Pressure test is required for all strings except for the driven pipe. It is a post installation drilling burst load. The internal and external pressure profiles are assumed as following –
Internal pressure assumes test pressure on the run-in fluid density. The test pressure can be estimated by selecting one of the four following methods -
Fraction of MIYP Method
Casing Integrity Test (CIT) Method
Production Liner Pressure (BSEE) and
Specify Surface Pressure
Internal pressure profile is constructed with the test pressure on top the internal (test) fluid hydrostatic pi(z) = ptest + Cρiz where,
ptest = test pressure at the surface, psi
pi(z) = internal pressure at the depth of interest, psi
ρi = test fluid density, ppg
z = true vertical depth of the interest, ft
C = constant, 0.051948 psi/(ppg×ft)

========================

→ **Instructions**:
A - From the pressure test text, reproduce word for word the part that opens with the words containing "Pressure test is" and closes with "constant, 0.051948 psi/(ppg×ft)".
B - Answer these questions from the pressure test text:
(i) Which string does not require a pressure test?
(ii) How many methods does the text give for estimating the test pressure?
(iii) What value does the text assign to the constant C?

→ **Record list**:
========================

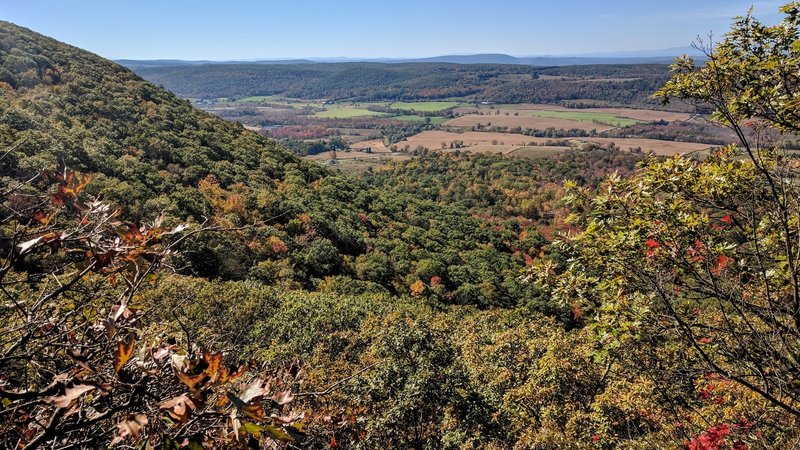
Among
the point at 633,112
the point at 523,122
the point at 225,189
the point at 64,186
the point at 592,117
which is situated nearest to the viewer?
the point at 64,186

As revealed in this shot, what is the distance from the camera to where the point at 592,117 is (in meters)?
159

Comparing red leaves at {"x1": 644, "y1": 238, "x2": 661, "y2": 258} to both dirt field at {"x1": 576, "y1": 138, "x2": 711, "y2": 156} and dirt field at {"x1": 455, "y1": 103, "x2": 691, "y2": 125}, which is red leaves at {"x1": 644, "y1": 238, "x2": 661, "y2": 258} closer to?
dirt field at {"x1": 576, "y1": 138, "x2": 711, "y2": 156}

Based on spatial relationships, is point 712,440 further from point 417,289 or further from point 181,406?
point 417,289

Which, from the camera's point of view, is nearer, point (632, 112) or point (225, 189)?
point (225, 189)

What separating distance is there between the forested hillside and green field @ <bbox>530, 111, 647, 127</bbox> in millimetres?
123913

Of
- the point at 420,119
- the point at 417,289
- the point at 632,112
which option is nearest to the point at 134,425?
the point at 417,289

========================

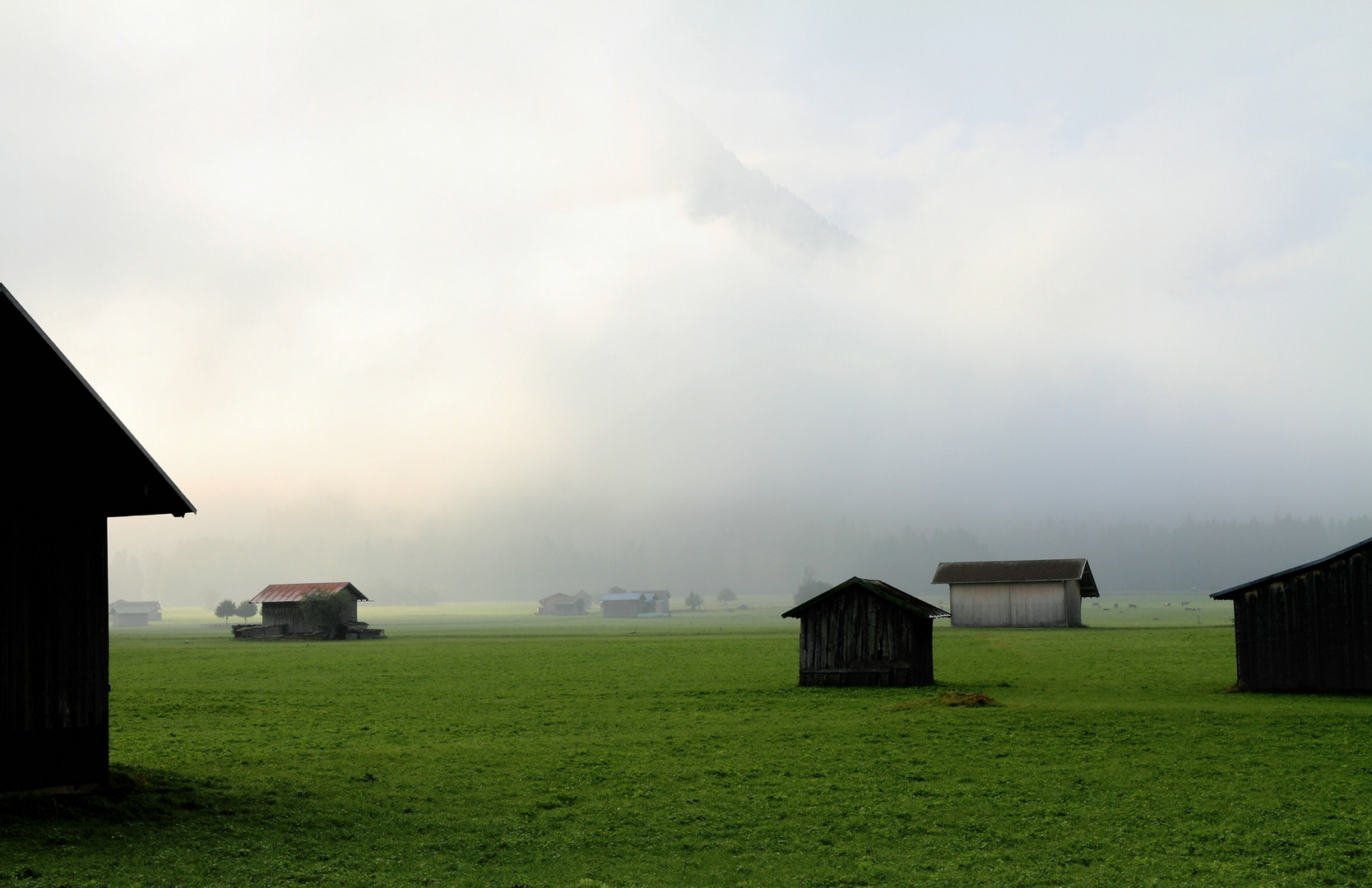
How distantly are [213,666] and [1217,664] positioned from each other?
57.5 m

========================

→ **Full answers**:
A -
Pressure test is required for all strings except for the driven pipe. It is a post installation drilling burst load. The internal and external pressure profiles are assumed as following –
Internal pressure assumes test pressure on the run-in fluid density. The test pressure can be estimated by selecting one of the four following methods -
Fraction of MIYP Method
Casing Integrity Test (CIT) Method
Production Liner Pressure (BSEE) and
Specify Surface Pressure
Internal pressure profile is constructed with the test pressure on top the internal (test) fluid hydrostatic pi(z) = ptest + Cρiz where,
ptest = test pressure at the surface, psi
pi(z) = internal pressure at the depth of interest, psi
ρi = test fluid density, ppg
z = true vertical depth of the interest, ft
C = constant, 0.051948 psi/(ppg×ft)

B -
(i) The driven pipe.
(ii) Four.
(iii) 0.051948 psi/(ppg×ft).